As a cadet at the United States Air Force Academy in the late ‘60’s, I occasionally found myself in the theater at Arnold Hall, the cadet social center, not necessarily to watch a film, but just to escape the madness of a particular day or week. One afternoon, I went to the theater and the screen opened to a film called “The Fixer.” It grabbed me from the beginning and held me attentively captive for over two hours. The following summer, I found the book in our home library in Massachusetts’ Berkshire Hills. Just a year or two earlier, it earned its author, Bernard Malamud the National Book Award and the Pulitzer Prize for fiction. It is as fine a tale of human redemption as any.
Forty some years later, I sat in the quiet of the Redemptorist chapel early this morning and read a remarkable short story of brotherhood in which the late Mr. Malamud held his course to show how even the most difficult circumstances can be conquered by the most unlikely of heroes. The name of the short story that Mr. Malamud wrote in 1955, a dozen years before he wrote The Fixer is “Angel Levine.” I suppose the fact that I fiercely believe in angels has something to do why I was so taken by this story.
I include a link here that presents the complete story. For those of you who are apt to be skeptical of this recommendation, read on and I present the opening paragraph and the concluding words. I hope you will take the time to read Bernard Malamud’s “Angel Levine.”
The opening paragraph …
Manischewitz, a tailor, in his fifty-first year suffered many reverses and indignities. Previously a man of comfortable means, he overnight lost all he had when his establishment caught fire, and, because a meal container of cleaning fluid exploded, burned to the ground. Although Manischewitz was insured, damage suits against him by two customers who had been seriously hurt in the flames deprived him of every penny he had collected. At almost the same time, his son, of much promise, was killed in the war, and his daughter, without a word of warning, married a worthless lout and disappeared with him, as if off the face of the earth. Thereafter Manischewitz became the victim of incessant excruciating backaches that knifed him over in pain, and he found himself unable to work even as a presser — the only job available to him — for more than an hour or two daily, because after that the pain from standing became maddening. His Leah, a good wife and mother, who had taken in washing, began before his eyes to waste away. Suffering marked shortness of breath, she at last became seriously ill and took to her bed. The doctor a former customer of Manischewitz, who out of pity treated them, at first had difficulty diagnosing her ailment but later put it down as hardening of the arteries, at an advanced stage. He took Manischewitz aside, prescribed complete rest for her, and in whispers gave him to know there was little hope…
The final words …
Levine rose, his nostrils flaring.
"Anythin’ else yo’ got to say?"
Manischewitz’s tongue was in torment.
"Speak now, or fo’ever hold yo’ peace."
Tears blinded the tailor’s eyes. Was ever man so tried? Should he say he believed a half-drunken Negro to be an angel?

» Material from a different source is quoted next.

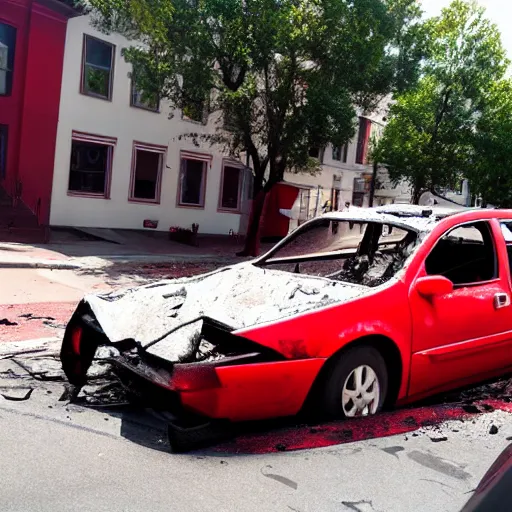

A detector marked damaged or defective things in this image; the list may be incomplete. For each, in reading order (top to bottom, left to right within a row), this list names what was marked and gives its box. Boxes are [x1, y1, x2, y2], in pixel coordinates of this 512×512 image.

broken windshield [258, 217, 418, 286]
crushed car hood [82, 264, 366, 360]
burned car [60, 206, 512, 450]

The silence turned to stone.
Manischewitz was recalling scenes of his youth, as a wheel in his mind whirred: believe, do not, yes, no, yes, no. The pointer pointed to yes, to between yes and no, to no, no it was yes. He sighed. One had still to make a choice.
"I believe you are also an angel—from God." He said it simply but in a broken voice. Yet he thought, If you said it, it was said. If you believed it, you must say it. If you believed, you believed.
The hush broke. Everybody talked but the music commenced and they went on dancing. Bella, grown bored, picked up the cards and dealt herself a hand.
Levine burst into tears.
"How you have humiliated me."
Manischewitz sincerely apologized.
"Wait’ll I freshen up." Levine went to the men’s room and returned in his old clothes.
No one said goodbye as they left.
They rode to the flat via subway. As they walked up the stairs, Manischewitz pointed with his cane to his door.
"That’s all been taken care of," Levine said. "You best go in now."
Disappointed that it was all over, yet torn by curiosity, Manischewitz followed the angel up four flights of stairs to the roof. When he got there, the door was padlocked.
Luckily, he could see through a small broken window. He heard a strange noise, as though a vibration of wings, and when he strained for a wider view, could have sworn he saw a dark figure borne aloft on strong-pinioned, magnificent black wings. A feather drifted down. Manischewitz gasped as it turned white, but it was only snowing. He rushed downstairs. In the flat, Leah wielded a dust mop under the bed and upon the cobwebs on the wall.
"A wonderful thing, Leyka," Manischewitz said. "There are Jews everywhere."